One patrol member frowned. "Cut the crap. Incineration point's east. Deal with it quickly—don't delay our supply check."

After they left, Ella exhaled deeply and slumped onto the muddy ground. "Thank god they didn't look closer.

Jack, if you really can find the Purification Station… could you take me to see my brother? I know where Shelter 79's Energy Core is—it can activate the Purification Station. I can steal it for you."

Jack studied the light in her eyes—the same desperate gleam he saw in his own reflection, the look of someone willing to risk everything for family. He remembered how Lily had clutched his hand last night, whispering "Brother, I don't want to die." His heart clenched as he nodded firmly: "If it cures my sister, I'll help you find your brother."

The rain intensified, black water dripping from Decay Vine leaves onto the muddy ground between them, splashing tiny droplets around their feet.

Ella pulled a small iodine tablet fragment from her pocket and pressed it into Jack's hand. "Take this for now. If it's not enough, there's an abandoned medical station north of the wetlands that might still have supplies."

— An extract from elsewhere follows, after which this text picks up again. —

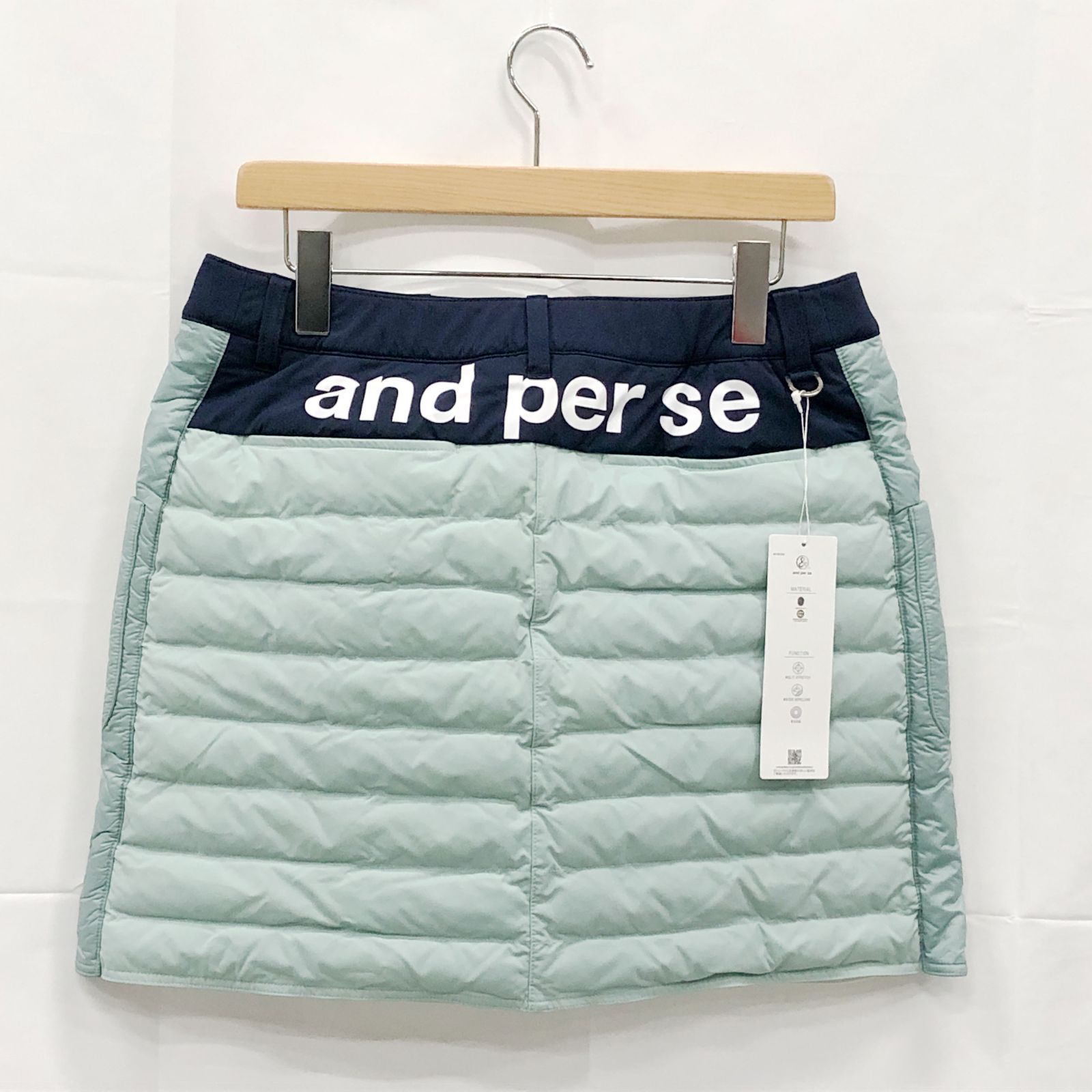 タグ付き! アンパスィ｜レディース｜ＬＬサイズ｜中綿スカート｜グリーン系｜古着ゴルフウェア
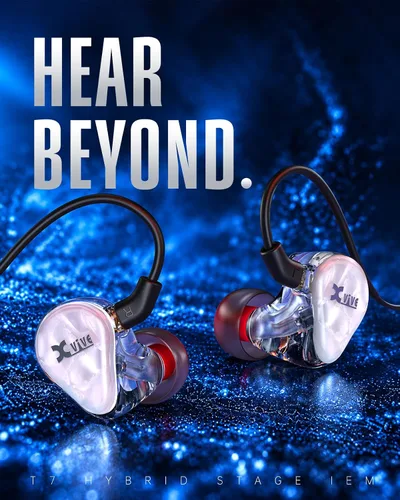 Vista 7 de Xvive T7 Hybrid-Driver - Monitores intrauditivos con cable para músicos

Jack took the iodine tablet, crumpling its plastic packaging in his grip. He gazed at the distant, blurry outline of the shelter—a giant iron box containing both hope and despair.

But now he had direction—find the medical station, get more iodine tablets, then head to Colorado with Ella.

"Let's move," he said, tucking the iodine tablet into his inner pocket next to the Exl Terra note. "To the medical station."

Ella nodded, snatched her revolver from the ground, and plunged into the curtain of rain.

Jack followed, stepping in her footprints. Mud splashed onto his pant legs, ice-cold and bone-chilling, but a fire burned in his heart—a fire of survival, a fire to save his sister, and a tiny flame of hope beginning to glow in this ashen, frost-covered wasteland.